Terms of Service

Please read these terms carefully before using our services

Last Updated: December 2024

Welcome to Chewhappy

These Terms of Service ("Terms") govern your use of Chewhappy's manufacturing services, website, and related services. By engaging with our services, you agree to be bound by these Terms. Chewhappy is a professional manufacturer of latex pet toys based in Shangyu, Shaoxing, Zhejiang Province, China.

1 Service Scope and Limitations

1.1 Manufacturing Services

Chewhappy provides OEM/ODM manufacturing services for latex pet toys, including but not limited to:

  • Custom product design and development
  • Mold creation and prototyping
  • Mass production of latex pet toys
  • Quality control and inspection services
  • Packaging and logistics coordination

1.2 Service Limitations

  • Services are limited to latex pet toy manufacturing and related activities
  • Minimum order quantities and lead times apply as specified in individual quotations
  • Custom designs require technical feasibility assessment
  • Sampling timeline: 7-10 days; Production lead time: approximately 45 days after sample approval

2 User Conduct Guidelines

2.1 Acceptable Use

Users agree to:

  • Provide accurate and complete information in all communications
  • Respect intellectual property rights of all parties
  • Comply with all applicable laws and regulations
  • Maintain confidentiality of proprietary information
  • Use our services solely for legitimate business purposes

2.2 Prohibited Activities

  • Requesting products that violate safety standards or regulations
  • Attempting to reverse-engineer proprietary processes
  • Engaging in fraudulent or deceptive practices
  • Interfering with our operations or systems
  • Using our services for illegal purposes

3 Intellectual Property Rights

3.1 Client IP Rights

Clients retain ownership of their original designs, trademarks, and proprietary specifications provided to Chewhappy. We respect and protect client intellectual property throughout the manufacturing process.

3.2 Chewhappy IP Rights

Chewhappy retains ownership of our manufacturing processes, techniques, and any improvements or modifications developed during production. Our brand name, logo, and proprietary methods remain our exclusive property.

3.3 Collaborative Developments

Any joint developments or modifications created through collaboration will be governed by separate written agreements specifying ownership and usage rights.
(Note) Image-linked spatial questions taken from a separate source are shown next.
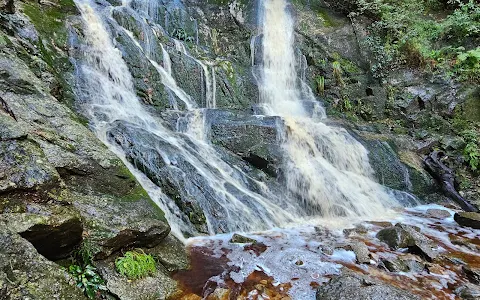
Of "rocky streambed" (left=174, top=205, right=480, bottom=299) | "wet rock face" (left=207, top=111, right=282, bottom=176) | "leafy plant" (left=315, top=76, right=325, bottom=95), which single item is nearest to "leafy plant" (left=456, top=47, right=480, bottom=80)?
"leafy plant" (left=315, top=76, right=325, bottom=95)

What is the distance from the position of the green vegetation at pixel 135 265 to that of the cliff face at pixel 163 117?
0.11 m

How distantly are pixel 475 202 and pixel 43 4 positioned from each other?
1413 centimetres

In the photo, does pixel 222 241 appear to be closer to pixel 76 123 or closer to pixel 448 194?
pixel 76 123

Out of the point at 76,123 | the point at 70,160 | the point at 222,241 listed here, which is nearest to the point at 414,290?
the point at 222,241

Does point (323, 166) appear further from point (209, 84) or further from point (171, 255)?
point (171, 255)

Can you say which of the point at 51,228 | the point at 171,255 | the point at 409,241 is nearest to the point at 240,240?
the point at 171,255

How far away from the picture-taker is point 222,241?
578 cm

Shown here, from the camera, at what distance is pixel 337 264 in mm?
5027

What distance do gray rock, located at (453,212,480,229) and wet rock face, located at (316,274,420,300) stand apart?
4.16 m

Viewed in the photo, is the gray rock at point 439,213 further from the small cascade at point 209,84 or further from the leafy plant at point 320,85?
the small cascade at point 209,84

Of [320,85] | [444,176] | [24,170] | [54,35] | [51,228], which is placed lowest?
[444,176]

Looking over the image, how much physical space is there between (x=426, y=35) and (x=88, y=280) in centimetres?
1464

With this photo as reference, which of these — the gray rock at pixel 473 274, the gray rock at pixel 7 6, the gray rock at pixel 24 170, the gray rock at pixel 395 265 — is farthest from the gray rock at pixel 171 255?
the gray rock at pixel 7 6

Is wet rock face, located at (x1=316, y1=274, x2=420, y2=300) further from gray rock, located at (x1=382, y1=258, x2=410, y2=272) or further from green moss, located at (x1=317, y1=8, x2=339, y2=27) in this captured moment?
green moss, located at (x1=317, y1=8, x2=339, y2=27)
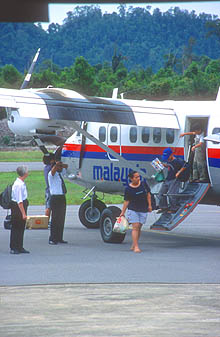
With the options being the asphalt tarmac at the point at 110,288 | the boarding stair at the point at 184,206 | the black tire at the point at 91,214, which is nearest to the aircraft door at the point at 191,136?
the boarding stair at the point at 184,206

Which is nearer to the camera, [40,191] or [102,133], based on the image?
[102,133]

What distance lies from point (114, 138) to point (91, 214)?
9.58ft

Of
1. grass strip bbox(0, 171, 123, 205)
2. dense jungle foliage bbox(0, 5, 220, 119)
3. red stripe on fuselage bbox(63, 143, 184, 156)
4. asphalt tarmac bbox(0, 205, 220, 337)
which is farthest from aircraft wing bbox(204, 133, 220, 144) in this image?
dense jungle foliage bbox(0, 5, 220, 119)

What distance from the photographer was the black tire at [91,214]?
17.4 meters

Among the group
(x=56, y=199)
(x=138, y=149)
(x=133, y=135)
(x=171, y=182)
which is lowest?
(x=56, y=199)

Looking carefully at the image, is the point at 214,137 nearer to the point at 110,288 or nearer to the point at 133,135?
the point at 133,135

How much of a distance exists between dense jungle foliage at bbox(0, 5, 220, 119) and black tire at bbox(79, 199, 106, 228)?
14.1 meters

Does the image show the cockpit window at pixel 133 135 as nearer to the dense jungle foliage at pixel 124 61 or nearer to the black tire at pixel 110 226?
the black tire at pixel 110 226

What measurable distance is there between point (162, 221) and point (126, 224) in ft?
4.57

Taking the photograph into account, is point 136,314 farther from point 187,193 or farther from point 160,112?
point 160,112

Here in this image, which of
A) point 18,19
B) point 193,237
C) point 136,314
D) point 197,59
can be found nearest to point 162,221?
point 193,237

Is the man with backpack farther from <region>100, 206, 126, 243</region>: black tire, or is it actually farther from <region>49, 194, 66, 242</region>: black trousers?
<region>49, 194, 66, 242</region>: black trousers

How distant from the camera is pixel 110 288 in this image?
828 cm

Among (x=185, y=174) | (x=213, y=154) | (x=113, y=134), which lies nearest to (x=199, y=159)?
(x=185, y=174)
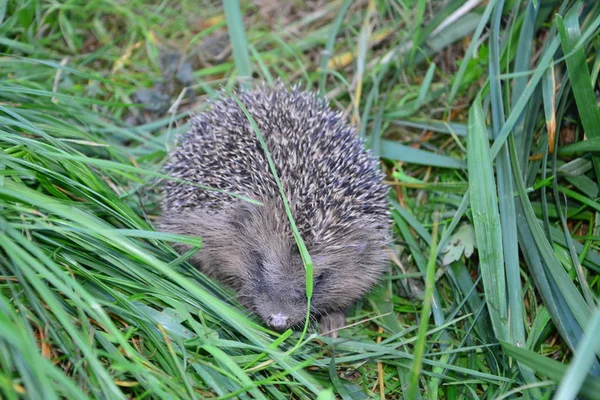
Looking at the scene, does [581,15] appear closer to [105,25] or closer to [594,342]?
[594,342]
4 Disclaimer of Warranties

4.1 Quality Assurance

While Chewhappy maintains rigorous quality control standards and BSCI certification, we provide our services "as is" without warranties beyond those explicitly stated in individual contracts.

4.2 Limitation of Liability

Chewhappy's liability is limited to the value of the specific order in question. We are not liable for indirect, consequential, or punitive damages, including but not limited to lost profits or business interruption.

4.3 Force Majeure

We are not liable for delays or failures in performance due to circumstances beyond our reasonable control, including natural disasters, government actions, or supply chain disruptions.

5 Service Modification Terms

5.1 Terms Updates

Chewhappy reserves the right to modify these Terms at any time. Material changes will be communicated to active clients with 30 days' notice. Continued use of our services constitutes acceptance of updated Terms.

5.2 Service Changes

We may modify, suspend, or discontinue services with reasonable notice. Existing orders will be fulfilled according to their original terms unless mutually agreed otherwise.

6 Account Management Regulations

6.1 Account Information

Clients are responsible for maintaining accurate account information and promptly updating any changes in contact details, business registration, or authorized representatives.

6.2 Confidentiality

Both parties agree to maintain strict confidentiality regarding business information, designs, pricing, and other proprietary data shared during the business relationship.

6.3 Account Termination

Either party may terminate the business relationship with 30 days' written notice. Outstanding orders and obligations will be completed according to existing agreements.

7 Dispute Resolution Mechanism

7.1 Negotiation

All disputes should first be addressed through good faith negotiations between authorized representatives of both parties within 30 days of the dispute arising.

7.2 Mediation

If negotiation fails, disputes will be submitted to mediation through a mutually agreed mediator or mediation service before pursuing formal legal action.

7.3 Arbitration

Unresolved disputes may be submitted to binding arbitration under the rules of the China International Economic and Trade Arbitration Commission (CIETAC) or another mutually agreed arbitration body.

8 Governing Law and Jurisdiction

8.1 Applicable Law

These Terms are governed by the laws of the People's Republic of China, without regard to conflict of law principles. International trade aspects will be governed by applicable international conventions.

8.2 Jurisdiction

The courts of Shaoxing City, Zhejiang Province, China, shall have exclusive jurisdiction over any legal proceedings, unless otherwise agreed in writing or submitted to arbitration.

8.3 International Compliance

Both parties agree to comply with all applicable international trade laws, export/import regulations, and safety standards relevant to their respective jurisdictions.

Contact Information

Legal Inquiries

[email protected]

+86 150 8852 4896

Business Address

Shangyu, Shaoxing, Zhejiang Province, China

Effective Date: These Terms of Service are effective as of December 2024 and supersede all previous versions.